England Women’s team ‘trailblazers’ for the sport, says Ian Wright
Ian Wright believes the England Women’s team are “pioneers” for the sport ahead of the start of the Barclays Women’s Super League on Saturday.
Two matches on the opening weekend, the Manchester derby at the Etihad Stadium and Chelsea against Tottenham at Stamford Bridge, have each sold over 40,000 tickets, with the latter completely sold out.
For the start of the 2019-20 season, Barclays and the Football Association have announced a partnership to help grow the sport, with the biggest ever investment by a brand in women’s sport in the UK.
Speaking as a football ambassador for the Women’s Super League, the former Arsenal and England striker told the PA news agency he thought the World Cup provided the ideal platform for the domestic league.
On the upcoming season Wright said: “I hope it goes really well coming off the back of the World Cup, there’s a lot of excitement about it obviously.
“It’s the perfect springboard to start the season with. It’s going to be an exciting league.”
When asked about the game at Stamford Bridge, Wright said: “It’s been sold out, and that’s magnificent news and now you just hope the ladies put on a really good show because they’ve got the stadium, they’ve got the audience and it should be really good.
“A full house for the women is going to massive for them and you’re just hoping that they put on a good show because that is the kind of show-piece that people will look at knowing that Chelsea is absolutely full for the women’s game. Now it’s up to the women to show why it is full.”
England women finished fourth at the World Cup this summer, and their semi-final defeat to the United States had a peak television audience of 11.7million, the highest of 2019 on British television, and an average of 10.3m.
Wright believes those England players who generated the buzz around the women’s game during tournament this summer are key for the sport to keep people’s interest.
He said: “They have to do well, the women playing now are massive torch-bearers and pioneers for what’s going on and we’ll only find out in another 15, maybe 20, years’ time the fruits of what they’re doing now and that’s why they’re very fortunate – they’re trailblazers, all of them.
“People want to see quality players, and then it just starts to happen. It will happen slowly, but people have to be patient with it.”
The new partnership will also work at a grassroots level to give every girl access to football in schools by 2024, something Wright revealed was important to him personally as he wants his own daughters to have the opportunity to play, after one of them showed an interest but the sport was not offered at her school.
On the World Cup itself, he added: “When we went to watch England play Norway in France, it was just such a beautiful atmosphere, it’s just a nice atmosphere, the fans have got a different kind of vibe about them, it’s nice.
“Hopefully that’s something that the men’s game will learn but I think we’re too late in that respect.”

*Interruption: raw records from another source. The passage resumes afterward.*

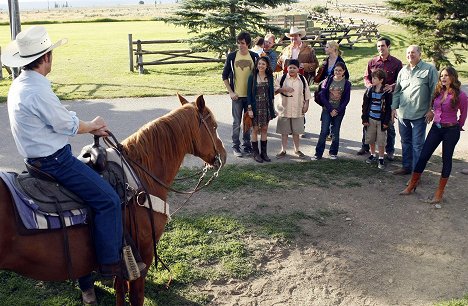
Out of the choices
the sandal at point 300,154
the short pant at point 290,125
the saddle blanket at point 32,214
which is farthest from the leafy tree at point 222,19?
the saddle blanket at point 32,214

England is set to host the Women’s Euro 2021 competition, which will be played across eight cities, and the FA will form a tournament board, which will meet four times a year to drive the delivery of the competition.
Former England international Alex Scott and Baroness Sue Campbell were named on the board, as well as FA chief operating officer Mark Burrows, FA chief executive officer Mark Bullingham, FA women’s professional game director Kelly Simmons, group director of corporate affairs at Sky, Joanna Manning-Cooper and head of FA 2020-21 tournament delivery Chris Bryant.